EXTRACT PROVIDED =>
==========

We’ve heard over and over again that an author should write what they know. Well, dear hearts,when I wrote that scene in The Ladies’ Room about Trudy going to the bathroom during her great-aunt’s funeral and poking a hole in her support panty hose, it was written from absolute, bonafide experience.
When panty hose first came out, I wanted to kiss the ground the woman walked upon who had designed them. I know it was a woman because what they replaced had to have been designed by a man who knew nothing of cheesy thighs. If he had he wouldn’t have made a garter belt with those bumpy things to hold up stockings. You know what I’m talking about. Those hard plastic nubs that we had to sit on all day long. By the time I got home I from church or school you could bury a marble in the hole that thing had poked into the back of my leg.
We had a party the day I bought my first pair of panty hose. And then I found out the real truth! I didn’t have holes in the backs of my legs anymore but getting them on required a fork lift, two pairs of heavy duty pliers and a good friend who did not mind sweating. Getting the legs up over my toes, my calves, my knees and my cellulite thighs did not mean the job was finished. The seam that was supposed to go to the top of my legs stopped two inches down from crotch level and that thin tight elastic, the one that was supposed to rest comfortably on my waist, cut a groove across my tummy.

==========

EXERCISE REQUIREMENTS =>
Using the passage on panty hose, answer the following:
1. In which book does the scene of Trudy poking a hole in her panty hose appear?
2. What held up stockings on the garter belt that panty hose replaced?
3. How far short of crotch level did the seam of the first pair of panty hose stop?

Image-based spatial reasoning data:
==========

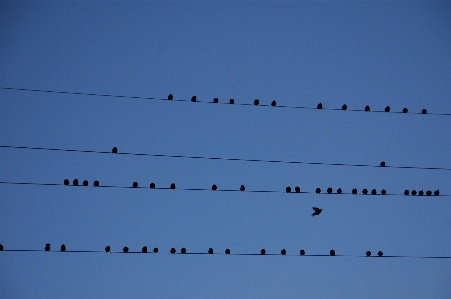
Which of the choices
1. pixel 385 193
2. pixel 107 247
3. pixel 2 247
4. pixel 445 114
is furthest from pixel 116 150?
pixel 445 114

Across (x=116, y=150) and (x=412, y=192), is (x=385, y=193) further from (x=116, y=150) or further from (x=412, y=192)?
(x=116, y=150)

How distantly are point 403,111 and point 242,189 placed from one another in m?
4.10

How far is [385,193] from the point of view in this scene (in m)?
13.3

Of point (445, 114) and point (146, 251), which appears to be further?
point (445, 114)

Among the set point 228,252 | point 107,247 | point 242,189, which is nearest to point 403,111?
point 242,189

==========

REPLY =>
1. The Ladies' Room
2. Hard plastic nubs
3. Two inches